> [PASSAGE TO READ]
┌──
Re: [PATCH] PCI/AER: Do not clear AER bits if we don't own AER

From: Alex_Gagniuc
Date: Thu Aug 09 2018 - 12:46:40 EST


On 08/09/2018 09:16 AM, Bjorn Helgaas wrote:
> On Tue, Jul 17, 2018 at 10:31:23AM -0500, Alexandru Gagniuc wrote:
>> When we don't own AER, we shouldn't touch the AER error bits. This
>> happens unconditionally on device probe(). Clearing AER bits
>> willy-nilly might cause firmware to miss errors. Instead
>> these bits should get cleared by FFS, or via ACPI _HPX method.
>>
>> This race is mostly of theoretical significance, as it is not easy to
>> reasonably demonstrate it in testing.
>>
>> Signed-off-by: Alexandru Gagniuc <mr.nuke.me@xxxxxxxxx>
>> ---
>> drivers/pci/pcie/aer.c | 3 +++
>> 1 file changed, 3 insertions(+)
>>
>> diff --git a/drivers/pci/pcie/aer.c b/drivers/pci/pcie/aer.c
>> index a2e88386af28..18037a2a8231 100644
>> --- a/drivers/pci/pcie/aer.c
>> +++ b/drivers/pci/pcie/aer.c
>> @@ -383,6 +383,9 @@ int pci_cleanup_aer_error_status_regs(struct pci_dev *dev)
>> if (!pci_is_pcie(dev))
>> return -ENODEV;
>>
>> + if (pcie_aer_get_firmware_first(dev))
>> + return -EIO;
>
> I like this patch.
└──
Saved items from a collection
┌──
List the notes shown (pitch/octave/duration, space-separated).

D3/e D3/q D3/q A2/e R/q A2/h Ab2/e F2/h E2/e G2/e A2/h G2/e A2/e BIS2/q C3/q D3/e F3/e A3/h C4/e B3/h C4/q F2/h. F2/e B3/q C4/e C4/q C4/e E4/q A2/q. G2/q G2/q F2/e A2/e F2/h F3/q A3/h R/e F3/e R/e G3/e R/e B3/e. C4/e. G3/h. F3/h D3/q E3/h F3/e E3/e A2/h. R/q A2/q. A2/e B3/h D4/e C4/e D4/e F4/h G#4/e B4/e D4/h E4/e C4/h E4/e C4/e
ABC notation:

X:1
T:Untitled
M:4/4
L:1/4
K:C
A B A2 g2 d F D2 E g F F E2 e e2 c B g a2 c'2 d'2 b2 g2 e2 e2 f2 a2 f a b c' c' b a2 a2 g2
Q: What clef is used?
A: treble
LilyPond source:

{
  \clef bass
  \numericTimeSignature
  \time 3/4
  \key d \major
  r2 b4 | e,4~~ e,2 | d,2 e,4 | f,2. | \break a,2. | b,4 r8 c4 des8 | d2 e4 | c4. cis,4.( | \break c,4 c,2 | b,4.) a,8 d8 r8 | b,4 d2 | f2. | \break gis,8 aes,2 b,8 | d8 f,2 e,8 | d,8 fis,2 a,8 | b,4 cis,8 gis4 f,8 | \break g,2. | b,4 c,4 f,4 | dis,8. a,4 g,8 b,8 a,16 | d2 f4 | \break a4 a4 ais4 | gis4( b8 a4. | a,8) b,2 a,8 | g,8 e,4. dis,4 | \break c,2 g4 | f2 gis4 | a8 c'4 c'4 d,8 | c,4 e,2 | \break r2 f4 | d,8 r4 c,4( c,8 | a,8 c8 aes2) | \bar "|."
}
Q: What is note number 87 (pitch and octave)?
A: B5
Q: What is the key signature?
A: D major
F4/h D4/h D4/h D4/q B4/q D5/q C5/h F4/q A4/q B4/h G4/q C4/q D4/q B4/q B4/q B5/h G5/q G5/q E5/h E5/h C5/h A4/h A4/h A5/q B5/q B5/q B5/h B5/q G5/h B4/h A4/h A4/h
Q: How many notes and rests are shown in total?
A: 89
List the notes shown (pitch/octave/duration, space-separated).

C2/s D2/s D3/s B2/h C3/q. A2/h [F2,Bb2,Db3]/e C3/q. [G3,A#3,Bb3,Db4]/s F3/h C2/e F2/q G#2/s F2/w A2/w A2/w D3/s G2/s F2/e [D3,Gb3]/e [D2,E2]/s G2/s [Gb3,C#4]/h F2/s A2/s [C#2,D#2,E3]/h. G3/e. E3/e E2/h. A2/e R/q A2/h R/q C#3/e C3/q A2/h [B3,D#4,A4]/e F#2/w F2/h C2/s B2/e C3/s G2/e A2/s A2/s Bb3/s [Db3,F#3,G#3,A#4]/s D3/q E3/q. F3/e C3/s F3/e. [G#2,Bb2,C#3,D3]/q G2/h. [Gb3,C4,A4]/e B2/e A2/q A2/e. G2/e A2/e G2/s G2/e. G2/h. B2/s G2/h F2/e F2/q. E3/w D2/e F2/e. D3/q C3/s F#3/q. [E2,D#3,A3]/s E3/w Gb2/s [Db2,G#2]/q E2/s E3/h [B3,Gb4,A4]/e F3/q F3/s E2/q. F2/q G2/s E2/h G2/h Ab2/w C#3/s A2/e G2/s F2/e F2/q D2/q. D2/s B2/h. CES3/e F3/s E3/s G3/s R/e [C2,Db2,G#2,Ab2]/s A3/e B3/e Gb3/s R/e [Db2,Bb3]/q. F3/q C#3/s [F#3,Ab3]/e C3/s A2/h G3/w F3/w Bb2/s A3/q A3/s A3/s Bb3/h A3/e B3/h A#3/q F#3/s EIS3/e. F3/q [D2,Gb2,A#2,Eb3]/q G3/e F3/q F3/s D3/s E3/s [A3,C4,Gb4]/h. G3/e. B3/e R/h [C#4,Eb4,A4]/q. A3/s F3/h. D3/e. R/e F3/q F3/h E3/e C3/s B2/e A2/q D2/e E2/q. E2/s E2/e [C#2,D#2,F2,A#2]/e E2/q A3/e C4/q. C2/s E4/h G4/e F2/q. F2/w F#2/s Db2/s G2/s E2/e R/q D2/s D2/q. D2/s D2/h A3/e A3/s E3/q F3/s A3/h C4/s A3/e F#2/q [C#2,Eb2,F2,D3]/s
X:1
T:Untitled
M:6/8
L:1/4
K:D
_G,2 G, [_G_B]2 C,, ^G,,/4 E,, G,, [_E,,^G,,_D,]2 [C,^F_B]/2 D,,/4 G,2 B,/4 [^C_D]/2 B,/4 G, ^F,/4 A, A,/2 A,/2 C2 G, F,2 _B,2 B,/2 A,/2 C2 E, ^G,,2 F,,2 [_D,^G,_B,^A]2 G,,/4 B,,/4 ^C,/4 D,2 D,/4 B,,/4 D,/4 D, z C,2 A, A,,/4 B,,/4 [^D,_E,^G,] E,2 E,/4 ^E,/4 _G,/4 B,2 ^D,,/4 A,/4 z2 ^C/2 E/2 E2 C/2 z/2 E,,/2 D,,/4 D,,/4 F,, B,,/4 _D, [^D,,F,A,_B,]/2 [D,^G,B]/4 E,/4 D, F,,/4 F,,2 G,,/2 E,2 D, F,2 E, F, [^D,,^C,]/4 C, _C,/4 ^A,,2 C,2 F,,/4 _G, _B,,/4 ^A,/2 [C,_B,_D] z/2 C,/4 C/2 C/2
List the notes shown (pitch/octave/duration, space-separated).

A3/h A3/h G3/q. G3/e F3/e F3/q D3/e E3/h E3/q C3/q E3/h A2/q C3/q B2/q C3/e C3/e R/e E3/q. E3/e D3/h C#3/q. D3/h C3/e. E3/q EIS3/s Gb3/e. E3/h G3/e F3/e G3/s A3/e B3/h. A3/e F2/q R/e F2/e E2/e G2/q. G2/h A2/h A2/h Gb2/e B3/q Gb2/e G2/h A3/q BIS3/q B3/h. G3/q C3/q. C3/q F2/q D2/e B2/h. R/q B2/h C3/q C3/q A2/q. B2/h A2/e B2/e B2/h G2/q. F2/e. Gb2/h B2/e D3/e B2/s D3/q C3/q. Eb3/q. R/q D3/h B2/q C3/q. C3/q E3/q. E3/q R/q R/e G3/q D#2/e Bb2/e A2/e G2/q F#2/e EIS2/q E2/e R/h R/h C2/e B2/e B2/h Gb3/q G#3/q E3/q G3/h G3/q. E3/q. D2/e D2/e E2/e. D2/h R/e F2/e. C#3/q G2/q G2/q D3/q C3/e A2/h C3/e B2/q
└──
> [INSTRUCTIONS FOR THE TASK]
Repeat the AER patch reply word for word, from "On 08/09/2018 09:16" down to "changed, 3 insertions(+)".

> [TASK RESPONSE]
On 08/09/2018 09:16 AM, Bjorn Helgaas wrote:
> On Tue, Jul 17, 2018 at 10:31:23AM -0500, Alexandru Gagniuc wrote:
>> When we don't own AER, we shouldn't touch the AER error bits. This
>> happens unconditionally on device probe(). Clearing AER bits
>> willy-nilly might cause firmware to miss errors. Instead
>> these bits should get cleared by FFS, or via ACPI _HPX method.
>>
>> This race is mostly of theoretical significance, as it is not easy to
>> reasonably demonstrate it in testing.
>>
>> Signed-off-by: Alexandru Gagniuc <mr.nuke.me@xxxxxxxxx>
>> ---
>> drivers/pci/pcie/aer.c | 3 +++
>> 1 file changed, 3 insertions(+)